Stated exercise: Render the material below as a JSON list of strings, with one string for each line and the blank lines left out.

Records shown:
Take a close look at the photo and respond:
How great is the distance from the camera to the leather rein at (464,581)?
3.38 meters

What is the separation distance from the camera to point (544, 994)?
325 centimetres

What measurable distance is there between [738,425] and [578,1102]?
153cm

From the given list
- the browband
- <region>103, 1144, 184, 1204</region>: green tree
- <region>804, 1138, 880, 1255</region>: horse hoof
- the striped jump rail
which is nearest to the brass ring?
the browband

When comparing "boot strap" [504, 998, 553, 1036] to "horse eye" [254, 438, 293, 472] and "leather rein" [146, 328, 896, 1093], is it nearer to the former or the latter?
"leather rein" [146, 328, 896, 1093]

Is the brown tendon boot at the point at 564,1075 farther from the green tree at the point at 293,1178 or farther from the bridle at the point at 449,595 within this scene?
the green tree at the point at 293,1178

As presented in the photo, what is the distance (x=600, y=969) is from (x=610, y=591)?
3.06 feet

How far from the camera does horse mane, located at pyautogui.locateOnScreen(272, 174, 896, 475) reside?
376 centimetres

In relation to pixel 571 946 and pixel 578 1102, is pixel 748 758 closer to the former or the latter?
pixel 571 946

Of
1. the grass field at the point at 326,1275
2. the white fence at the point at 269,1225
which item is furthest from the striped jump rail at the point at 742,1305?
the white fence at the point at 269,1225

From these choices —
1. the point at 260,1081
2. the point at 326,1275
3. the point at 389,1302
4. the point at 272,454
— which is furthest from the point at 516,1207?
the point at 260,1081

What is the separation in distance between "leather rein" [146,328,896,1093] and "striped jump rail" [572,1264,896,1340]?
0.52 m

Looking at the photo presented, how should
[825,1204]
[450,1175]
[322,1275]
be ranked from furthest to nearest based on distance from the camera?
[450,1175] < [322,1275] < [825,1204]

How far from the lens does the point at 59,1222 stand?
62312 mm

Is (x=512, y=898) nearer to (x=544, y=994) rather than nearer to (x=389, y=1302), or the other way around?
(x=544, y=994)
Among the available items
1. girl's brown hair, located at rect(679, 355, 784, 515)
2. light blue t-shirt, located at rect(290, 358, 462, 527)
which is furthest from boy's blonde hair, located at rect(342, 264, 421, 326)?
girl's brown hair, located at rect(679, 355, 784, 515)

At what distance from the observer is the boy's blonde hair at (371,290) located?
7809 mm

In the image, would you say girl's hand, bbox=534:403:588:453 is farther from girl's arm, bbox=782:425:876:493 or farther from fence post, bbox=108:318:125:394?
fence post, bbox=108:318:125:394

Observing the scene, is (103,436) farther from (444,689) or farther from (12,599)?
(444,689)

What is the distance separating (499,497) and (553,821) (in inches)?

Correct response:
[
  "Take a close look at the photo and respond:",
  "How great is the distance from the camera to the leather rein at (464,581)?",
  "3.38 meters",
  "What is the separation distance from the camera to point (544, 994)?",
  "325 centimetres",
  "What measurable distance is there between [738,425] and [578,1102]?",
  "153cm",
  "From the given list",
  "- the browband",
  "- <region>103, 1144, 184, 1204</region>: green tree",
  "- <region>804, 1138, 880, 1255</region>: horse hoof",
  "- the striped jump rail",
  "which is nearest to the brass ring?",
  "the browband",
  "When comparing \"boot strap\" [504, 998, 553, 1036] to \"horse eye\" [254, 438, 293, 472] and \"leather rein\" [146, 328, 896, 1093], is it nearer to the former or the latter?",
  "\"leather rein\" [146, 328, 896, 1093]",
  "Is the brown tendon boot at the point at 564,1075 farther from the green tree at the point at 293,1178 or farther from the bridle at the point at 449,595 within this scene?",
  "the green tree at the point at 293,1178",
  "As presented in the photo, what is the distance (x=600, y=969) is from (x=610, y=591)?",
  "3.06 feet",
  "How far from the camera does horse mane, located at pyautogui.locateOnScreen(272, 174, 896, 475) reside?",
  "376 centimetres",
  "In relation to pixel 571 946 and pixel 578 1102, is pixel 748 758 closer to the former or the latter?",
  "pixel 571 946",
  "Of",
  "1. the grass field at the point at 326,1275",
  "2. the white fence at the point at 269,1225",
  "which item is furthest from the striped jump rail at the point at 742,1305?",
  "the white fence at the point at 269,1225",
  "From these choices —",
  "1. the point at 260,1081",
  "2. the point at 326,1275",
  "3. the point at 389,1302",
  "4. the point at 272,454",
  "— which is furthest from the point at 516,1207?",
  "the point at 260,1081",
  "What is the separation in distance between \"leather rein\" [146,328,896,1093] and \"striped jump rail\" [572,1264,896,1340]?",
  "0.52 m",
  "Looking at the photo presented, how should",
  "[825,1204]",
  "[450,1175]",
  "[322,1275]",
  "be ranked from furthest to nearest based on distance from the camera?",
  "[450,1175] < [322,1275] < [825,1204]",
  "How far from the lens does the point at 59,1222 stand?",
  "62312 mm",
  "Is (x=512, y=898) nearer to (x=544, y=994) rather than nearer to (x=389, y=1302), or the other way around?",
  "(x=544, y=994)",
  "Among the available items",
  "1. girl's brown hair, located at rect(679, 355, 784, 515)",
  "2. light blue t-shirt, located at rect(290, 358, 462, 527)",
  "which is furthest from boy's blonde hair, located at rect(342, 264, 421, 326)?",
  "girl's brown hair, located at rect(679, 355, 784, 515)",
  "At what distance from the observer is the boy's blonde hair at (371,290) located?",
  "7809 mm",
  "In the image, would you say girl's hand, bbox=534:403:588:453 is farther from girl's arm, bbox=782:425:876:493 or farther from fence post, bbox=108:318:125:394?",
  "fence post, bbox=108:318:125:394",
  "Observing the scene, is (103,436) farther from (444,689) or farther from (12,599)?",
  "(444,689)",
  "What is the distance separating (499,497) and (553,821) (in inches)?"
]